The M50-OS was simulated in one robustness scenario, 4 rigid impacts, and a frontal sled pulse. The robustness simulation was a knee bolster–type impact with a 4.9 m/s initial velocity prescribed to the human body model and designed to be compared only to the same output from the M50-O. Rigid impacts included a 23 kg hub impact to the chest with an initial velocity of 6.7 m/s (Kroell et al. Citation1974; Lebarbé and Petit Citation2012) and a 48 kg bar impact to the abdomen with an initial velocity of 6 m/s (Hardy et al. Citation2001). The lateral impacts included a 23.4 kg plate impact at 12 m/s to the right arm (Kemper et al. Citation2008) and a lateral sled simulation with a model initial velocity of 6.7 m/s impacting a rigid wall (Cavanaugh et al. Citation1990).

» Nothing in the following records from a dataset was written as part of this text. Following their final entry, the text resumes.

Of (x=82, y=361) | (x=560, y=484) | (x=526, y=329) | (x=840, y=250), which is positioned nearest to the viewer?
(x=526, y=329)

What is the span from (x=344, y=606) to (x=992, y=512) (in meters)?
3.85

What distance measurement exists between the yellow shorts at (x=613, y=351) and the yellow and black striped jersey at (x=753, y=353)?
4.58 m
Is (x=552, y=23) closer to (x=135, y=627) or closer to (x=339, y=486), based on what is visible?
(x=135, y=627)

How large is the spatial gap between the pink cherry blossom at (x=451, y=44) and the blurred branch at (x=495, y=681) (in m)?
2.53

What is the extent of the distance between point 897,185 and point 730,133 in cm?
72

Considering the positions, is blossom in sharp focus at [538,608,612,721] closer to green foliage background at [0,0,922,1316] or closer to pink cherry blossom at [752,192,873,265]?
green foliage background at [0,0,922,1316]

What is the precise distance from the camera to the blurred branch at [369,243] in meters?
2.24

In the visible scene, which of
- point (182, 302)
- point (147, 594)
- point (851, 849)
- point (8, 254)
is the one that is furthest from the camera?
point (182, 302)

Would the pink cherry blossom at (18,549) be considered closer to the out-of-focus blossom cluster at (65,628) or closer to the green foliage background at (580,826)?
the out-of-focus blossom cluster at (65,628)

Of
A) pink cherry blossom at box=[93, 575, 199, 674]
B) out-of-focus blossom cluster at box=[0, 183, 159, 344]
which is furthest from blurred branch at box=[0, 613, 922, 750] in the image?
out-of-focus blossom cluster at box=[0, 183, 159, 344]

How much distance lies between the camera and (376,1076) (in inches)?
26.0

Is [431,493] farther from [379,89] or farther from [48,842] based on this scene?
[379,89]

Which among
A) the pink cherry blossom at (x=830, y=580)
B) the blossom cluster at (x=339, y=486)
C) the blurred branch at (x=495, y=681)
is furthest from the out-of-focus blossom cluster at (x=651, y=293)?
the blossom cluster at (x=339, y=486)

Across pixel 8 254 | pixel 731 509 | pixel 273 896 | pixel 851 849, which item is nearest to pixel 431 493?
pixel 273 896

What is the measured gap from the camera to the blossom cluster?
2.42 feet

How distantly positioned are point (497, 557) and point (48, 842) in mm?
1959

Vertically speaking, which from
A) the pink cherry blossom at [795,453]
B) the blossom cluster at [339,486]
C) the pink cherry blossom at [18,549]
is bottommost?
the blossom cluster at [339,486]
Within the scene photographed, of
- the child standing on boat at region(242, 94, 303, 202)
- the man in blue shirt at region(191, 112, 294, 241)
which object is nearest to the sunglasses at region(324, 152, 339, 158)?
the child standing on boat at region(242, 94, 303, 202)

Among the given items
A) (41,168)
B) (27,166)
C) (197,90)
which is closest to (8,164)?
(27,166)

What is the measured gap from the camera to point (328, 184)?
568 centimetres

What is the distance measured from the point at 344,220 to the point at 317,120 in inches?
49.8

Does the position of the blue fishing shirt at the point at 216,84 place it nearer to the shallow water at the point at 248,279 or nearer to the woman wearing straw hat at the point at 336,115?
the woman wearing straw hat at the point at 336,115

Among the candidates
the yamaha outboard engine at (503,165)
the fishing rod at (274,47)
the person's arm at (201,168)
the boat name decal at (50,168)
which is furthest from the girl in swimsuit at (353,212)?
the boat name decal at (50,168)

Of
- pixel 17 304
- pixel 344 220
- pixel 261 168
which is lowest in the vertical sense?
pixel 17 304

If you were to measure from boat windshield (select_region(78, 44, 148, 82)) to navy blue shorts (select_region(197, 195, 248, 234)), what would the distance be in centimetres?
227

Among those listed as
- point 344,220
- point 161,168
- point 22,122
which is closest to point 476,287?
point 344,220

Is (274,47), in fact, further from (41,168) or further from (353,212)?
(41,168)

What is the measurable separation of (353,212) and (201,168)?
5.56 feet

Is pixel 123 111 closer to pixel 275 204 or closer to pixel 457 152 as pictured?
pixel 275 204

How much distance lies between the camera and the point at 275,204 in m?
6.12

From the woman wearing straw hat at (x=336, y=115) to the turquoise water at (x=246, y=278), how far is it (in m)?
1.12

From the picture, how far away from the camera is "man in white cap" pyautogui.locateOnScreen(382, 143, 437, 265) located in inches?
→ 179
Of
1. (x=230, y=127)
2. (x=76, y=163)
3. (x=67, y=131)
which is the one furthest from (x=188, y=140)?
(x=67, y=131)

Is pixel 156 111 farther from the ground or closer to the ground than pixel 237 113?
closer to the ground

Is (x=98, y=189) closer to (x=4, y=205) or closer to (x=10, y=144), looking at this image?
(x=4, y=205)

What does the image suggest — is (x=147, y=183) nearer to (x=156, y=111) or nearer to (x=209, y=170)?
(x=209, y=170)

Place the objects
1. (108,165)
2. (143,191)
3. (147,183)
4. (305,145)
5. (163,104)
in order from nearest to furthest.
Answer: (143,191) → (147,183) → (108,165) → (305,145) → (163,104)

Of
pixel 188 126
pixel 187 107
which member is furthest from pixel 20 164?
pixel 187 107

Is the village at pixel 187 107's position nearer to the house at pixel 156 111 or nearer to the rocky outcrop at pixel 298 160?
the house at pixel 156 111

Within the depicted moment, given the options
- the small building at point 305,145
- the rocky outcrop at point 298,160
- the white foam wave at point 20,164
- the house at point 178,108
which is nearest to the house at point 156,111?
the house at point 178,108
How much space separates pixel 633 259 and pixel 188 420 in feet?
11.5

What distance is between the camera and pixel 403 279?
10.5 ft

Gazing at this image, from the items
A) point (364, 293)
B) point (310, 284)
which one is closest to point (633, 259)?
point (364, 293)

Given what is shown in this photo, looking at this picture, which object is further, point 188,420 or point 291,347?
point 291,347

The M50-OS was repositioned so that the right humerus was parallel with the impactor in the 12 m/s impact to more closely match the posture defined in the experiment. In the 6.7 m/s lateral sled impact, the M50-OS was repositioned so that the left arm was placed over the left leg and gravity settled for 100 ms prior to initiation of the impact. The frontal sled simulation is based on work by Shaw et al. (Citation2009) utilizing an 11.1 m/s frontal pulse. The arms are positioned to be near the legs of the model, which is first belted and then allowed to gravity settle for 100 ms, followed by a 150 ms event. This is done to allow for the model to be in good contact with the seat and lower extremity restraints. The results from dynamic simulations were quantitatively evaluated for magnitude and phase agreement with the experimental data using an objective comparison software package, CORrelation and Analysis (CORA v. 3.5.1; Correlation and Analysis software; Gaimersheim, Germany). CORA was not run for the denuded rib test and or frontal thorax hub impact because time-valued data were not available (both are cross-plots of force vs. deflection).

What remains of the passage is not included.